What is media? Definition and meaning
The term media, which is the plural of medium, refers to the communication channels through which we disseminate news, music, movies, education, promotional messages and other data. It includes physical and online newspapers and magazines, television, radio, billboards, telephone, the Internet, fax and billboards
It describes the various ways through which we communicate in society. Because it refers to all means of communication, everything ranging from a telephone call to the evening news on television can be called media.
When talking about reaching a very large number of people we say mass media. Local media refers to, for example, your local newspaper, or local/regional TV/radio channels.
Different types of media
Media can be broken down into two main categories: broadcast and print.
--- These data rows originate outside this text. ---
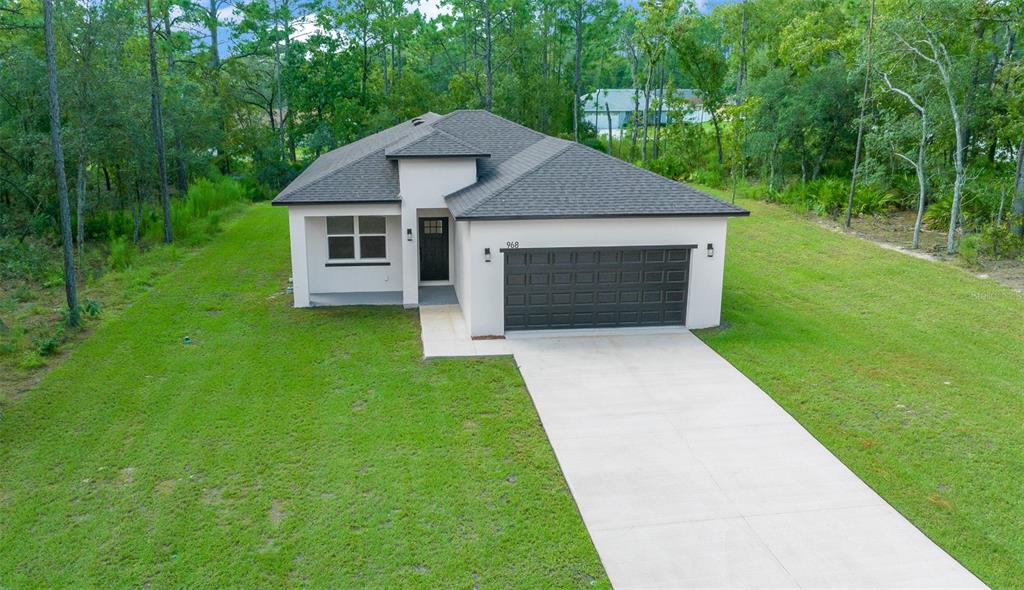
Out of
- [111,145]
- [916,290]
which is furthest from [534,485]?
[111,145]

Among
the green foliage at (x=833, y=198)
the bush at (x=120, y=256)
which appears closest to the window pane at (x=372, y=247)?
the bush at (x=120, y=256)

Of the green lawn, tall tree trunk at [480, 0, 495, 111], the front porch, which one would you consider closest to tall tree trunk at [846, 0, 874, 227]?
the green lawn

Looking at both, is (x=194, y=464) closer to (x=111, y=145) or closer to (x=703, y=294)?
(x=703, y=294)

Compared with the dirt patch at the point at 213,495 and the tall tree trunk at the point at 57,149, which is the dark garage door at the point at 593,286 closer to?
the dirt patch at the point at 213,495

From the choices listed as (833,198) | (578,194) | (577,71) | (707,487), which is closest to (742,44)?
(577,71)

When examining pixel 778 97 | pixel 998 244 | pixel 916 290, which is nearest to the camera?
pixel 916 290

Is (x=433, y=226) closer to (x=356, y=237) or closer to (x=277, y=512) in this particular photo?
(x=356, y=237)

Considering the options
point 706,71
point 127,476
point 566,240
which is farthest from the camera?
point 706,71
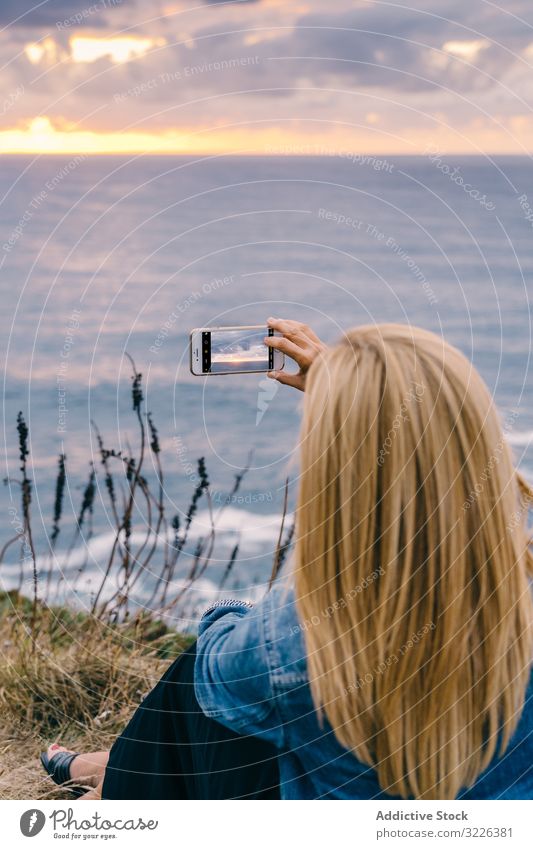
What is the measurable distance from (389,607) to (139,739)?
14.8 inches

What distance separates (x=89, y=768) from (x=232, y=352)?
665 mm

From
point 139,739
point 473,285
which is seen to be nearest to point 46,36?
point 139,739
The Internet has also emerged as a major player, as a rapidly-growing number of people globally get their news, movies, etc. online.
Print Media includes all types of publications, including newspapers, journals, magazines, books and reports. It is the oldest type, and despite suffering since the emergence of the Internet, is still used by a major proportion of the population.
Media ‘is’ or ‘are’?
If media is the plural of medium, then one would think that it should be used grammatically in the plural – the verb that follows it should be in the plural form, shouldn’t it?
However, in most literature it is used as a singular noun, and is interpreted as a collective singular, similar to other collective nouns such as ‘team’ or ‘group’. Therefore, to write the ‘media is’ is perfectly acceptable today. Some people may insist it is wrong, but it is still acceptable – languages are constantly evolving.
It all started thousands of years ago
Human communication through designed channels – not through speech or gestures – dates back to many tens of thousands of years ago when our ancient ancestors painted on the walls of caves.
The cave paintings at Lascaux in southwestern France, estimated to be over 17,000 years old, are no less viable expressions of media than our current TV shows and magazines.